To/From separate islands:  There are a lot less mainland flights that don't originate from HNL, so best to book early.  Flights from other airports may also require more connections or longer layovers than flights out of HNL, so consider your flight time when booking.


----------



## wbrown (Dec 1, 2007)

Kazakie said:


> There are a lot of parameters you might want to look at
> 
> Intra-Island: I don't think AA flies between islands, which means if they have service it's via code-share.  You can definitely check availability but three's generally not much using code-share partners.  We found intra-island flights pretty reasonable while we were there.
> 
> To/From separate islands:  There are a lot less mainland flights that don't originate from HNL, so best to book early.  Flights from other airports may also require more connections or longer layovers than flights out of HNL, so consider your flight time when booking.




I was planning on doing the intra-island flight between Honolulu and Maui using one of the intra-island carriers such as Aloha, Hawaiian etc.  My mainland flights would be with American Airlines LAX to HNL and return Kahului to LAX.  

I couln't find anywhere on the AAdvantage redeem miles reservation area on their website where I could reserve such a flight.  Perhaps I just need to reserve it over the phone?  Is that what I need to do?


----------



## Pit (Dec 1, 2007)

The AAdvantage Terms & Conditions say:



> All flight awards entitle you to round-trip or one-way travel unless otherwise noted.



You should call and ask, but I suspect the only way to do what you're trying to do is book two one-way tickets. That would require twice as many miles, and not worth it, IMO.


----------



## Carlsbadguy (Dec 1, 2007)

I have booked flights to Maui and back from Kaui many times.  However, you cannot do it on American's website you have to call and pay the extra fee.  For delta flights you can do a multi trip routing on the website.


----------



## wbrown (Dec 2, 2007)

howard said:


> I have booked flights to Maui and back from Kaui many times.  However, you cannot do it on American's website you have to call and pay the extra fee.  For delta flights you can do a multi trip routing on the website.



That's great!  How much is the extra fee to do this?  Also, I assume this works with FF mile reservations as well.


----------



## dsyrcle (Dec 2, 2007)

Earlier this year I made a flight to Kona and flew home from Maui on a round trip ticket. I did a seperate inter island flight one way Kona to Maui. We used Alaska points but flew AA. We originated in LAX. Arangements were made over the phone.

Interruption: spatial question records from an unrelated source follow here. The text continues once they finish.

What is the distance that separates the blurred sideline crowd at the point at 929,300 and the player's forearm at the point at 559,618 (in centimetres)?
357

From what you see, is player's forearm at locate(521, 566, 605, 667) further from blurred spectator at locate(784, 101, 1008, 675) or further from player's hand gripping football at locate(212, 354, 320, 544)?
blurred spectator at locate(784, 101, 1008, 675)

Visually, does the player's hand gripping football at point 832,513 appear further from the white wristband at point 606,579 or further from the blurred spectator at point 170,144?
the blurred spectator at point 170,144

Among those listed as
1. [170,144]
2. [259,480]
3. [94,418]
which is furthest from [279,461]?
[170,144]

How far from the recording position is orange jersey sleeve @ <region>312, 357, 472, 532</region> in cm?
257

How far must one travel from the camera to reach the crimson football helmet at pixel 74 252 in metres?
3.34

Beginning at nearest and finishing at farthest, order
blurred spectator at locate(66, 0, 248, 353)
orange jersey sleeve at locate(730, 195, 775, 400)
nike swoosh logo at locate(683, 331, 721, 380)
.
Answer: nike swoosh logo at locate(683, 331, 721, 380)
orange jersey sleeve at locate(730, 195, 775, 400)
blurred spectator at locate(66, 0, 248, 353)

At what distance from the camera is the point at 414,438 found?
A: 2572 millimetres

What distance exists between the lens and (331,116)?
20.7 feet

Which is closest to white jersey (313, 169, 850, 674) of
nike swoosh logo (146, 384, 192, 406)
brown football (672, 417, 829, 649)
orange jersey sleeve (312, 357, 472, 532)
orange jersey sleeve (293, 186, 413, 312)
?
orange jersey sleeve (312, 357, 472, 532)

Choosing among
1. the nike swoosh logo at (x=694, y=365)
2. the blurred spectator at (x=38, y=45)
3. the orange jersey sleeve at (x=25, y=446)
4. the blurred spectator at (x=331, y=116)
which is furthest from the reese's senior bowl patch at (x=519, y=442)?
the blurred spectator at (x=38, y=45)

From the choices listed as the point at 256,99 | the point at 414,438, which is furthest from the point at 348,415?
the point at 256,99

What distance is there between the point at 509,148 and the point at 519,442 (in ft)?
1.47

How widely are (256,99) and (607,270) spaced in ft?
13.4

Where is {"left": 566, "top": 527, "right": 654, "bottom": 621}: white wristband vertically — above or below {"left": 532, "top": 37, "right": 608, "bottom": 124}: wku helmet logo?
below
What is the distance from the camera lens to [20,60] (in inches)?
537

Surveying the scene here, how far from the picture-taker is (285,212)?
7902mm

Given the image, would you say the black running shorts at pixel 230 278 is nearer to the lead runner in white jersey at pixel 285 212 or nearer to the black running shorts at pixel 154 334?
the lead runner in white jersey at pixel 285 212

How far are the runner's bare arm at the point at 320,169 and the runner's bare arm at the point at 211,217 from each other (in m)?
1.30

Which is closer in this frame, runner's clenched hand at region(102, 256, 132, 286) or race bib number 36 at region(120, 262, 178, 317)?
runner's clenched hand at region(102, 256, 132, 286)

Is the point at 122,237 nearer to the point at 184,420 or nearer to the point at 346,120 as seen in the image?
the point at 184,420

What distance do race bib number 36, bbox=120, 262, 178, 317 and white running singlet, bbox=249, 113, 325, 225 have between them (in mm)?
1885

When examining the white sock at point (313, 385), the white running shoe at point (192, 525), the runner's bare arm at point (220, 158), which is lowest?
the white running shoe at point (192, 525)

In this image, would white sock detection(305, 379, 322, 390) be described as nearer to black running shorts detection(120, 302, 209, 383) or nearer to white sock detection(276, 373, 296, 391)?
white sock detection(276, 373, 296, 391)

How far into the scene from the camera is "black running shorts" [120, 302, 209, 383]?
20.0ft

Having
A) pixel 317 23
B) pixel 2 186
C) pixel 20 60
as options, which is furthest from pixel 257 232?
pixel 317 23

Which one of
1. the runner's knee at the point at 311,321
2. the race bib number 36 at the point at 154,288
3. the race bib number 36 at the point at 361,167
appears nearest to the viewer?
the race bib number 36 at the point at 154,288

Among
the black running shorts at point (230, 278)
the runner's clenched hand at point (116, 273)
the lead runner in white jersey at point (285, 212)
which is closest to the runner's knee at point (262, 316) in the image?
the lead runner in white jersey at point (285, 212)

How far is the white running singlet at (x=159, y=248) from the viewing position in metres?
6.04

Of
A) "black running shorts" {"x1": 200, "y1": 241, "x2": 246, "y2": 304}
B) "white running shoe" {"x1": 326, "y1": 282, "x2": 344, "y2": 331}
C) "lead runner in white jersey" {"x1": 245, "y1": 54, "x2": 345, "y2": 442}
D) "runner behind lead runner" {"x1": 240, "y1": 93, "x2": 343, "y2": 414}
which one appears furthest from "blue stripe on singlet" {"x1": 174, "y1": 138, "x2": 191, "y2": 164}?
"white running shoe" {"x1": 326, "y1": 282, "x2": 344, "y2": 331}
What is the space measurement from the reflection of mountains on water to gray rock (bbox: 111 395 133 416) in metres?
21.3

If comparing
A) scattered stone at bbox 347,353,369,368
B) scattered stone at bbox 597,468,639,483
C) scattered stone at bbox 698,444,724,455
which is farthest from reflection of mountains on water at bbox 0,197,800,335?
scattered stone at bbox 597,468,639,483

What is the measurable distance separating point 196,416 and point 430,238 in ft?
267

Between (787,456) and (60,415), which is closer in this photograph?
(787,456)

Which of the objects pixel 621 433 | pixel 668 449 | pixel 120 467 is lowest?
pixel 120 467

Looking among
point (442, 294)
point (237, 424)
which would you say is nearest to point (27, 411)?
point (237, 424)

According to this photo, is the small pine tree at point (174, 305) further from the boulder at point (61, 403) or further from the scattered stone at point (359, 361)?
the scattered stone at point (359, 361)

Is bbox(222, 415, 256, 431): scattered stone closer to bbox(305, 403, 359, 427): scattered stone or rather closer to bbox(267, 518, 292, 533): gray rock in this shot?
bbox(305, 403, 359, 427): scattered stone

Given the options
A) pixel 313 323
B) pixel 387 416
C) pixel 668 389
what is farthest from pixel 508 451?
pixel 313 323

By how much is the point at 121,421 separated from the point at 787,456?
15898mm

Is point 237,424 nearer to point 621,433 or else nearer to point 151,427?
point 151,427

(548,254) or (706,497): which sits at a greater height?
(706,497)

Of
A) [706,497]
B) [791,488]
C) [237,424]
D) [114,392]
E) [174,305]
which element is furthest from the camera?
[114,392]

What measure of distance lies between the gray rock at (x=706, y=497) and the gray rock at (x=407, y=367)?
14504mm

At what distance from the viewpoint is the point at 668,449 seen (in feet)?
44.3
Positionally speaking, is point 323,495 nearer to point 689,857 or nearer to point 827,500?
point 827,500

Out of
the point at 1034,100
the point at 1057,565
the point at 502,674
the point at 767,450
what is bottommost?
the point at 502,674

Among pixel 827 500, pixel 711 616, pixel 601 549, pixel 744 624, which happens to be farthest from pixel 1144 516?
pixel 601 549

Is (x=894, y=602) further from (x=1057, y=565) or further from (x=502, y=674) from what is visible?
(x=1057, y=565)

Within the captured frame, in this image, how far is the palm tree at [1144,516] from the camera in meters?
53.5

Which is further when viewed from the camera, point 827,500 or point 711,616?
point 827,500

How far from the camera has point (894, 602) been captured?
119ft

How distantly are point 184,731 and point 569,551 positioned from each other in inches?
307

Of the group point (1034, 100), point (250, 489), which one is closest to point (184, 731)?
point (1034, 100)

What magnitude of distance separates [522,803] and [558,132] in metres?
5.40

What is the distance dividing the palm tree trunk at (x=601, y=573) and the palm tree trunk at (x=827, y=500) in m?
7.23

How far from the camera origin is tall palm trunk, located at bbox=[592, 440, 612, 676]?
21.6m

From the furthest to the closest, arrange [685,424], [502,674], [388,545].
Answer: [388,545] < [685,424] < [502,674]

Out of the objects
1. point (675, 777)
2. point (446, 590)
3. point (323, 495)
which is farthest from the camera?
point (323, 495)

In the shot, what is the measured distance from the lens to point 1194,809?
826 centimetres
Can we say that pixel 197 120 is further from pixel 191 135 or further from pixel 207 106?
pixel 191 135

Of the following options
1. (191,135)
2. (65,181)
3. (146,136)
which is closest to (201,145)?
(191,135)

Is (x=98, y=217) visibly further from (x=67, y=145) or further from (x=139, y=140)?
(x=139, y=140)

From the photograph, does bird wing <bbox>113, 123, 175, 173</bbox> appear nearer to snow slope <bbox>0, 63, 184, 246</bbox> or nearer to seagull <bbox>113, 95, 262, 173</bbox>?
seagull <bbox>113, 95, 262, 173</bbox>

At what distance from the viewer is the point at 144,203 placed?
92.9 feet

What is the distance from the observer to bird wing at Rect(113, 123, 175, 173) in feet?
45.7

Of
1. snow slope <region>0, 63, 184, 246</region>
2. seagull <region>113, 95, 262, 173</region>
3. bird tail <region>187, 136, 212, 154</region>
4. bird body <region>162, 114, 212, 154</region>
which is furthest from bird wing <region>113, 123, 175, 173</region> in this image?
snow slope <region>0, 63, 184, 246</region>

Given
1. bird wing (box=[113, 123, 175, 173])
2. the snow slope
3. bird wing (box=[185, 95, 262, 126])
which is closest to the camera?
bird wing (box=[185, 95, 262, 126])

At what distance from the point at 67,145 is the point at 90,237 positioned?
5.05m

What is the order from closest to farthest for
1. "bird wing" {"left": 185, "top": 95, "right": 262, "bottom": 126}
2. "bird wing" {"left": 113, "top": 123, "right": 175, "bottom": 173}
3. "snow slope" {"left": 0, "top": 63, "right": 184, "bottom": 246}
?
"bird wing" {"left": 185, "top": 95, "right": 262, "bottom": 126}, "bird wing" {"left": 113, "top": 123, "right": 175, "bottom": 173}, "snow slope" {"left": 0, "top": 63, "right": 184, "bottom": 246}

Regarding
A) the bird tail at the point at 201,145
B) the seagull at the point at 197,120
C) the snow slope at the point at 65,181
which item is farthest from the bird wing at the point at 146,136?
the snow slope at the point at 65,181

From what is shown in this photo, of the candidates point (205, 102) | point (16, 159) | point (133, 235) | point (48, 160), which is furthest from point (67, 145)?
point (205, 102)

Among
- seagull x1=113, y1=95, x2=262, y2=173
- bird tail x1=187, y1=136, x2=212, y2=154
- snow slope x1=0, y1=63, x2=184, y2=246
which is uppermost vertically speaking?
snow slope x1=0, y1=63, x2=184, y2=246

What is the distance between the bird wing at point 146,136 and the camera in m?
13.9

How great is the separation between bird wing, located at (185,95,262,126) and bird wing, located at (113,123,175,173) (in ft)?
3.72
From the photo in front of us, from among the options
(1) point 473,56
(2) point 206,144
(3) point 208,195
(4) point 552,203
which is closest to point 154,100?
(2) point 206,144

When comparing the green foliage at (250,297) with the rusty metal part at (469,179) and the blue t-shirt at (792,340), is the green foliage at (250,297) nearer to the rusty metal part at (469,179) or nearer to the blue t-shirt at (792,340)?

I did a similiar flight on AA 2 years ago and flew into Kona and flew home from Lihue.


----------



## myip (Dec 2, 2007)

wbrown said:


> That's great!  How much is the extra fee to do this?  Also, I assume this works with FF mile reservations as well.


$15 service charge.


----------



## camachinist (Dec 2, 2007)

http://www.aa.com/content/AAdvantage/programDetails/awards/makingAwardReservations.jhtml

There used to be a caveat about the open jaw being shorter than the shortest flown leg, but I'm not aware if it is still applicable or not.

Pat


----------



## Henry M. (Dec 2, 2007)

I have flown to Hawaii many times on AA FF miles, arriving in one island and returning from another. I just booked my vacation for next summer flying into HNL and returning from OGG (Maui). I usually try to to stick with Hawaiian or Aloha for the interislands. They have 737's and there are no baggage issues like you find with the smaller planes. 

What I've done is reserve a round trip to one island on aa.com and then call them to change the return. I haven't been charged a fee for requesting the change but it might be because I'm Executive Platinum with AA and they waive some of their fees for me. I'm not sure if this is one of them or if there's no fee for making the change to a reservation made through AA.com.

Next summer I'm actually going to Kauai, not HNL, but I couldn't find the 4 seats I needed and the flights they offered got late into Kaui anyhow. Instead I booked my arrival into HNL and then an interisland on Hawaiian into LIH. It cost me about $49/person but the connection was much better and I get into LIH in the afternoon.

If you fly Hawaiian you might even get AA miles, depending on the fare. HA is a partner for American. I usually book pretty low fares and they are not eligible for mileage, though. American will fly you between island but it costs something like 5000 miles per segment and I prefer to save the miles for more expensive tickets.


----------



## travelguy (Dec 2, 2007)

I just made an open-jaw FF trip with AA in October.  Arriving in Maui (OGG) and leaving two weeks later from Oahu (HNL).  This was easy to do but you must call a rep to do it.  I was even able to do it without any AA FF miles.  I used Amex Rewards points converted to Mexicana miles and then had Mexicana actually purchase the tickets from AA.  Took about an hour on the phone to do but the end result was free tickets and good flights!


----------



## Hoc (Dec 2, 2007)

wbrown said:


> I'm planning a trip to Hawaii using AA FF miles.  I would like to fly into one island and fly back home from another.  Does anyone know if you can book such an itinerary using miles.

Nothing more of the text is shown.